Ex-con and SuperChristian Chuck Colson is mad at the Oxford Junior Dictionary.
You know those kinds of dictionaries — the abridged versions that are limited to words kids see on a more regular basis.
It seems several archaic words pertaining to “Britain’s Christian heritage” are gone.
Gone were words like “coronation,” “willow,” and “goldfish.” In their place were words like “MP3 player,” “blog,” and “biodegradable.”
(I don’t quite get the Christian connection to those… but moving on…)
The list continues:
“abbey, altar, bishop, chapel, christen, disciple, monk, nun, pew, saint,” and “sin” were all axed. Even Christmas took a hit: “carol,” “holly,” and “mistletoe” were removed.
And what blasphemous words have taken their place?

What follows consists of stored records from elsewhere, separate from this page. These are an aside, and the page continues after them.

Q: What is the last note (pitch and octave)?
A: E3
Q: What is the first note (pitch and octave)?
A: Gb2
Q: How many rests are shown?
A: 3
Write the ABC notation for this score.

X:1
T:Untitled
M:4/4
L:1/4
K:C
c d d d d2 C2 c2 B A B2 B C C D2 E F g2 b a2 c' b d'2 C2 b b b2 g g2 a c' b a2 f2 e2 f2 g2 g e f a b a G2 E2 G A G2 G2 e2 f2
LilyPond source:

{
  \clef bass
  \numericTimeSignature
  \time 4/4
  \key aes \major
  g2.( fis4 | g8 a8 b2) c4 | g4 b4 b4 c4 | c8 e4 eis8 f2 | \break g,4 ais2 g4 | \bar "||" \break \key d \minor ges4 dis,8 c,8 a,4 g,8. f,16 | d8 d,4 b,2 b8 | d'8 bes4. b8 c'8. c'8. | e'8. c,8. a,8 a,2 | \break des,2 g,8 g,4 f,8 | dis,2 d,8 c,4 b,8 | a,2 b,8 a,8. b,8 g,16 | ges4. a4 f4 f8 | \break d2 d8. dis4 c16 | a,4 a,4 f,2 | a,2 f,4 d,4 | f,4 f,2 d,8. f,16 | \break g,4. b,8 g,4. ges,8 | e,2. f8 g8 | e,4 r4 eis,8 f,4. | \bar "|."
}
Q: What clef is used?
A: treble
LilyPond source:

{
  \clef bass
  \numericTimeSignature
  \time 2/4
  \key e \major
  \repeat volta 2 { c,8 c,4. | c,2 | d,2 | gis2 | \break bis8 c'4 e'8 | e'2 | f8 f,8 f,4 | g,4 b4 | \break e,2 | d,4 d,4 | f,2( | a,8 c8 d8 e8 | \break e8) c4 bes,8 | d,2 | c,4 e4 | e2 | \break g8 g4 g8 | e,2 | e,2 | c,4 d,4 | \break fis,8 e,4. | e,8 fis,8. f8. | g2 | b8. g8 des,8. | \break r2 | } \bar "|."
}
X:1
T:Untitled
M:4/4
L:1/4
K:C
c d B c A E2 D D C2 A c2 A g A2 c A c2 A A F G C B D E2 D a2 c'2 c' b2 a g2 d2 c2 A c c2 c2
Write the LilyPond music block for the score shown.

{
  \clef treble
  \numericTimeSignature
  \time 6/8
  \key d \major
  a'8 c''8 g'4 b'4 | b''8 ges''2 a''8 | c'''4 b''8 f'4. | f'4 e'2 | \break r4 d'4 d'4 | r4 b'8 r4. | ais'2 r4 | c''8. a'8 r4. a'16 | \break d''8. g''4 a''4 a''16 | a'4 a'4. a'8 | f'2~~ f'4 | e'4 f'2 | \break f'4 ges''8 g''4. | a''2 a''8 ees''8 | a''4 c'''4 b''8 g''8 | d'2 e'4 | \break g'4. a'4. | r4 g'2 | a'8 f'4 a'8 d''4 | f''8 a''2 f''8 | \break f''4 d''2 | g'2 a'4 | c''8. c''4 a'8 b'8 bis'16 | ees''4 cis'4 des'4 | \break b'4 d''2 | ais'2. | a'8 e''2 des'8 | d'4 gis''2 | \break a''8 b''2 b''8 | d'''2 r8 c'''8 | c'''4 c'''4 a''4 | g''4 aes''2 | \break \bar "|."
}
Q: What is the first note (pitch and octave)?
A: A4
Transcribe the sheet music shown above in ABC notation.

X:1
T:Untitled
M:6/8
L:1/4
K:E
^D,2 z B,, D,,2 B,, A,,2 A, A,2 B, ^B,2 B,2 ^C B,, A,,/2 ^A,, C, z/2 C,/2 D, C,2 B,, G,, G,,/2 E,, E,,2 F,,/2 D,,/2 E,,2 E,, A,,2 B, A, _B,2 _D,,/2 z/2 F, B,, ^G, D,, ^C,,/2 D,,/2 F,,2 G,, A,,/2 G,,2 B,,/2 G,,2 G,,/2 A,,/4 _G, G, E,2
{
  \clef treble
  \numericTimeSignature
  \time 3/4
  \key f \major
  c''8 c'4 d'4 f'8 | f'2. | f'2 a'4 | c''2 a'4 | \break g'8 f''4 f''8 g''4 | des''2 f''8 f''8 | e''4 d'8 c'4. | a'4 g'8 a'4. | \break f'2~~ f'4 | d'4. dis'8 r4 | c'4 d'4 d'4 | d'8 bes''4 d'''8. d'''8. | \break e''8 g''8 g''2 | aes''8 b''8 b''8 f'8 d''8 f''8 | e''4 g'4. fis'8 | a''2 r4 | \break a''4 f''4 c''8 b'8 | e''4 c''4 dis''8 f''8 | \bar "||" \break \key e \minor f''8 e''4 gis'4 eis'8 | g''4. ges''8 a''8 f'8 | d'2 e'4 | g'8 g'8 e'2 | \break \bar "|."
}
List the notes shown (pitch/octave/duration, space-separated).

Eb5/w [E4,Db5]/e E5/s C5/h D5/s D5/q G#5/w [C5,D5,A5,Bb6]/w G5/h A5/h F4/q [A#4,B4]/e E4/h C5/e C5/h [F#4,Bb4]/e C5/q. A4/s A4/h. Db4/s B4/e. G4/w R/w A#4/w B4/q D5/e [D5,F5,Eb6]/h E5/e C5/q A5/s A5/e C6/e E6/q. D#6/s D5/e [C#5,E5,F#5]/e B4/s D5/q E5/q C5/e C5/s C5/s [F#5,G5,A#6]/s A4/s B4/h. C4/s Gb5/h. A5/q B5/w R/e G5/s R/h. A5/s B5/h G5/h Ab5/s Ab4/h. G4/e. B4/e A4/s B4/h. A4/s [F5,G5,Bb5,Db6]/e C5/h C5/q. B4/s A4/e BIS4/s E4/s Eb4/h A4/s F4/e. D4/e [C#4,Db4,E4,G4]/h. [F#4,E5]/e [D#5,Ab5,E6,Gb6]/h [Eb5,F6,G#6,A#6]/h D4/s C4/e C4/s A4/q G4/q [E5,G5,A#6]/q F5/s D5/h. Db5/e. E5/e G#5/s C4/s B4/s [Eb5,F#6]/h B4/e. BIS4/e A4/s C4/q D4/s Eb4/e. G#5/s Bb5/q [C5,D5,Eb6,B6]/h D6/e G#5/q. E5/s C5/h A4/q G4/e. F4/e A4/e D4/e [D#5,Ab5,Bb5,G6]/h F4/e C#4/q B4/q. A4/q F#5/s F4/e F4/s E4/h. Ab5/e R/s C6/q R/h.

In their place, kids got “tolerant,” “interdependent,” and “bilingual.”
Those. F$%king. Monsters.
As we all know, Conservative Christians are against any type of tolerance… as well as people who speak more than one language, apparently. (Only Satan speaks Spanish, you know.)
When you only get 6,000 words to include, some of them will get cut to make room for words people mention often.
Of course, all the “dropped” words are in the regular Oxford Primary Dictionary… but clearly the abridged version is all that matters.
I’m sure when the kiddies read through the Junior Dictionary and don’t see their missing Christian words, they will become little heathens and kill someone immediately.